I’d woken up in Donald Trump’s America.

My initial reactions were not very mature.

“We need to get out of here!” I exclaimed to my wife.  “How quickly can we sell the house and you learn German?”

“Alden, calm down.”

“But they’re coming for us!”

“Who?”

Newt Gingrich!

By the time I’d roused myself from existential despair enough to feed and clothe myself, I found myself thinking: okay, this is it.  The American experiment is over.  Done.  We’re well on our merry way to a fascist state.  How could we not be?  We’d just elected a man who’d said or done at least 4,276 separate, patently appalling things, each of which would’ve been immediately career-ending for any other candidate in my lifetime.  But his poll numbers hadn’t budged an inch.  Wasn’t Trump’s Teflon status the plainest evidence that he’d been willed to office not so much by an electorate as by a worshiping cult — one that would not just excuse but eagerly endorse whatever domestic genocide he’d perpetrate from the Oval Office?

As I drove to work, I thought of all the fun things I was going to miss now that I was living in Trump’s America.

I thought about my favorite hobby: aviation.  No way my small flying club would survive the inevitable stock market crash.  At least we’d all get plenty of air time in the next few years.  Too bad it’ll be in Trump’s Air Force — dropping bombs on, say, Washington State.

And what about our cherished freedom of the press?  Won’t Donald Trump — emboldened by his apparent victory over the media’s predictions — at best lord it over them, at worst throw his presidential weight behind neutering them?  In three years, we’ll probably have one choice of newspaper: Trump Times, which he’ll control just like Oprah controls O Magazine (except a little less dictatorial — let’s not go that far).  We’ll have one choice of TV provider only that will use an evil staff, shady sales practices, and a total monopoly to drive up your prices.  In other words, it’ll be exactly what we have now.  Except instead of “Time Warner,” it will be called “Trump TV.” And the content will be vastly different.  Oh, there will still be “news.” Except it won’t be “the dishonest media.” Now every night we’ll watch a docile Lester Holt — wearing bracelets at all times, just in case he tries anything funny, like quoting reality — along with a glassy-eyed and possibly lobotomized Chuck Todd reading the day’s latest news:  “This just in: President Trump has the largest hands ever!”

And what about my beloved line of work: public education?  

A few weeks ago — before The Shock — I joked to a colleague, a Social Studies teacher, that his work would be doubly important if Trump won the presidency.

“You’re assuming we’ll still have high schools,” he said dryly.

But now that Trump won, how was I supposed to be a teacher?  How was I supposed to tell a room full of teenagers that their arguments need facts and evidence — when half the nation’s electorate apparently went “truth-free” about six months ago?  (That’s sort of like going “gluten-free,” except less trendy.)
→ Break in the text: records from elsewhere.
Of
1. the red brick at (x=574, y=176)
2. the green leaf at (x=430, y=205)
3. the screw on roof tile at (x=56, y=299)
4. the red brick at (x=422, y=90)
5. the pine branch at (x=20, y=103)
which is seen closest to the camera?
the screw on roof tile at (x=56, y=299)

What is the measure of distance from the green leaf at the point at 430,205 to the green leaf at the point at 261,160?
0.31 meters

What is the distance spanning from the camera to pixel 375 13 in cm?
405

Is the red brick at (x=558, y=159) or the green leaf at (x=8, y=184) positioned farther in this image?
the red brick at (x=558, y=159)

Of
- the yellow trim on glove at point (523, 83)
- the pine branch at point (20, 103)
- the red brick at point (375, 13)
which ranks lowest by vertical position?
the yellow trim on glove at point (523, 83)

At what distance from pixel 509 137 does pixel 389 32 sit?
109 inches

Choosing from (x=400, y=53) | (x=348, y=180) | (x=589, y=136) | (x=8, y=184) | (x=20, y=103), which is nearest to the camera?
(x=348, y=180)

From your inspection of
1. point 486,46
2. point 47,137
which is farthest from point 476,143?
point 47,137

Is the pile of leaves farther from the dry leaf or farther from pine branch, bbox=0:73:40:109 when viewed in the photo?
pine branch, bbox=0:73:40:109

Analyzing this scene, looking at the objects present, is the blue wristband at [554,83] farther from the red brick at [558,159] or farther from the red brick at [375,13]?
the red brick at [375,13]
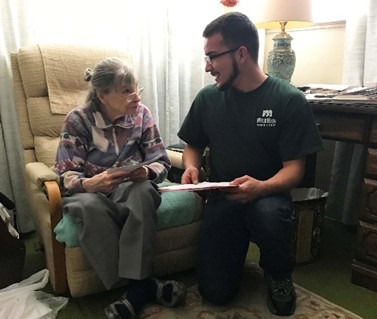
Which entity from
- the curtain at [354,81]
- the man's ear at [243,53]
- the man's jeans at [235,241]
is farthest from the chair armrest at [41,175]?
the curtain at [354,81]

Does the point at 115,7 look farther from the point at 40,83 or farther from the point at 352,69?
the point at 352,69

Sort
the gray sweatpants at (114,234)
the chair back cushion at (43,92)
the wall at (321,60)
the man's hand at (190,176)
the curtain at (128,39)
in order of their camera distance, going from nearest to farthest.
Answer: the gray sweatpants at (114,234) → the man's hand at (190,176) → the chair back cushion at (43,92) → the curtain at (128,39) → the wall at (321,60)

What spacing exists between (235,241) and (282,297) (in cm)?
26

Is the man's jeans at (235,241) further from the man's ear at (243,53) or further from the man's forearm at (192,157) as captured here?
the man's ear at (243,53)

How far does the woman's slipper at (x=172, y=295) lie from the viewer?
1.48 metres

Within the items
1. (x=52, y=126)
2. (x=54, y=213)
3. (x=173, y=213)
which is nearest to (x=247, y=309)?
(x=173, y=213)

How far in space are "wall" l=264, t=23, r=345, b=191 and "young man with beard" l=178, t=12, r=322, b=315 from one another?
97 cm

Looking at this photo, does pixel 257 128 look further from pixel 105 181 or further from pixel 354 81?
pixel 354 81

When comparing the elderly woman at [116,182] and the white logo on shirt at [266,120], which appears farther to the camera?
the white logo on shirt at [266,120]

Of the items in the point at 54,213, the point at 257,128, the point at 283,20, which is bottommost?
the point at 54,213

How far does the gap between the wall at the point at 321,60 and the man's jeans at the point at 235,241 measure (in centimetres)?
102

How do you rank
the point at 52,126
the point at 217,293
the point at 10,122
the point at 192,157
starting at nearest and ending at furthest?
the point at 217,293 → the point at 192,157 → the point at 52,126 → the point at 10,122

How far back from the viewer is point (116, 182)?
4.68 ft

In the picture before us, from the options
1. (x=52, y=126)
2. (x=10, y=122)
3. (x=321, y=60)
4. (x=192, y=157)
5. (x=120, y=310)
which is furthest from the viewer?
(x=321, y=60)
I don’t know what Trump will decide about education.  You can’t underestimate a guy whose idea of educational policy was Trump University: basically the educational equivalent of those scammers who call up my 98 year-old grandmother and ask for her ATM code.

But then again, he knew how to game the system, right?  So we should trust him to fix it.  That makes perfect sense, right?

In the end, the best thought that I have is this:  Maybe this election is a useful look in the mirror for America?  Because you know what’s genius about the First Amendment?  The answer to hate speech isn’t to ban it — it’s to encourage more speech!  Why?  Because you want to know who the racists are.  You want to know who the bigots are.  You want to know the names and faces of the Neo-Nazi supporters, of the race-baiters, of the serial p—sy-grabbers.  Censor speech — even so-called “hate speech” — and you push it underground.  It doesn’t resolve itself there.  It broods.  It festers.  It takes on strange legitimacy.  But it never gets better, and we never move forward as a country until we confront these latent undertones head-on: through debate, through discussion, through understanding where the other side is coming from.  Journalists mused that Donald Trump was the Republican party’s id during the primaries.  Maybe the role of Trump is to bring the ugliness of America — and this campaign showed us something ugly — out into the open so we can finally reckon with it?

Some of us thought that we’d wave our magic wand, elect a black president, and suddenly we’d live in post-racial harmony.  That’s clearly not the case.  Maybe this election is one giant chance for all of us who were scratching our heads and moving our investments (if not our homes) to Switzerland on Wednesday morning to start to understand exactly what it is that we’re up against.  Maybe this election was one big, giant explosion of that best of American rights: free speech.

I just hope it doesn’t end free speech for good.